U.S. officials had earlier this week said that they would not send a delegation to the 2022 Games due to China’s persecution of Christian and Falun Gong groups. Canada had announced earlier this month that it would not send athletes to the games, citing human rights concerns. However, Canada did send an official delegation to the 2014 Sochi Olympics.

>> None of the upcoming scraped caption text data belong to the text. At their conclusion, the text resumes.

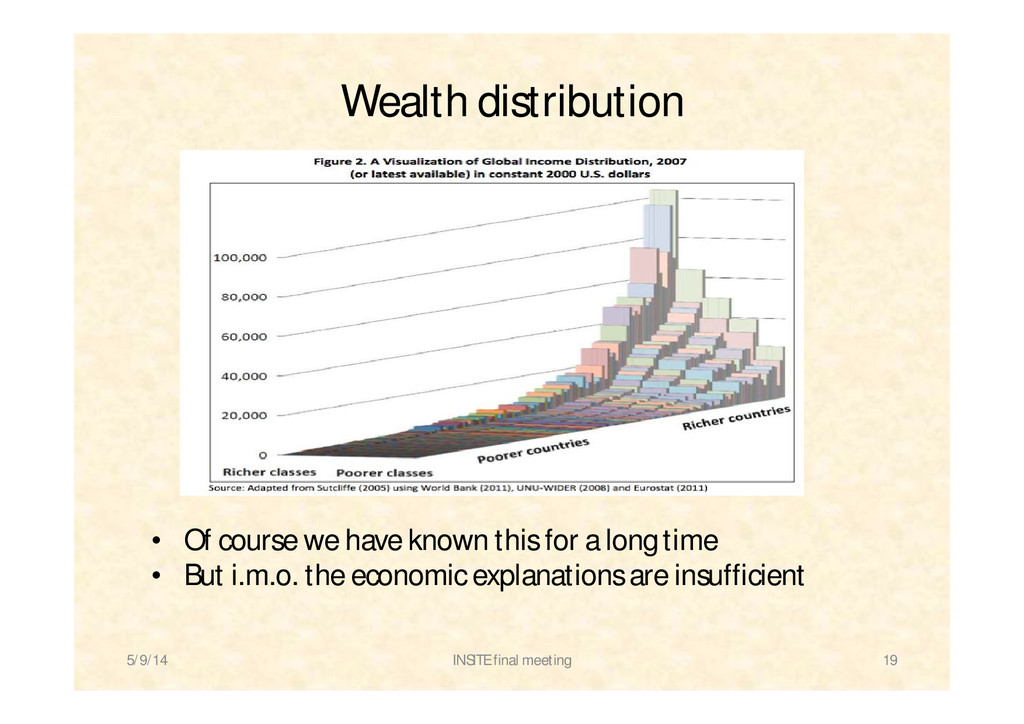 Wealth distribution 5/9/14 INSITE final meeting...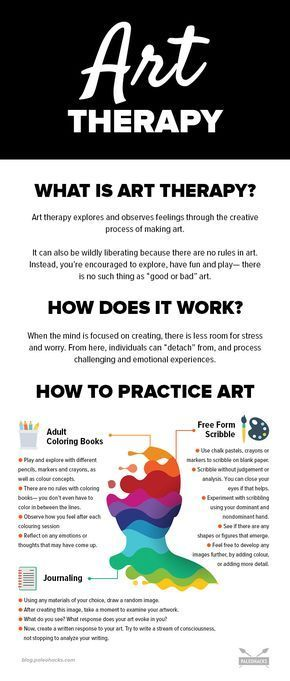 3 Art Therapy Ideas You Can Try At Home to De-Stress   ALL ABOUT ART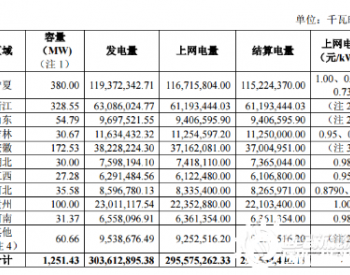 京运通截至2021年第一季度风电光伏累计装机1.4GW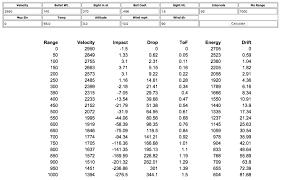 Windage Chart 57 Systematic Rifle Caliber Trajectory Chart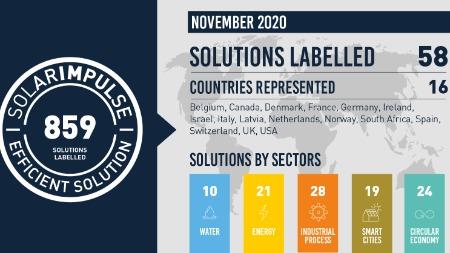 58 nouvelles solutions en novembre et 141 à venir jusqu'aux #1000solutions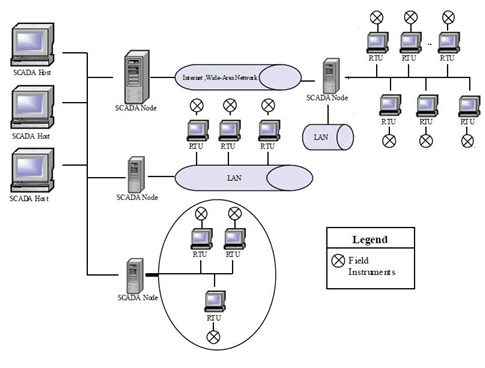 Architecture of SCADA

Sydney was set to host the 2022 Winter Olympics before Oslo withdrew in 2014 amid pressure from a petition signed by thousands of Australian citizens and a boycott by Australian lawmakers. Beijing announced that it would bid on the Games in 2016, a victory that was quickly met with protests from many of Australia’s strongest human rights advocates. China has been criticized, among other things, for its decision to deport to North Korea a Korean man who claimed he was tortured and sexually assaulted by Chinese police officers while in detention there. Thousands of Uighurs, another Muslim minority, are interned in a camp in northwestern China in an effort to rid China of extremism. Human rights groups say the crackdown in Xinjiang has left up to 1 million ethnic Uighurs prisoners without access to religious and political freedoms.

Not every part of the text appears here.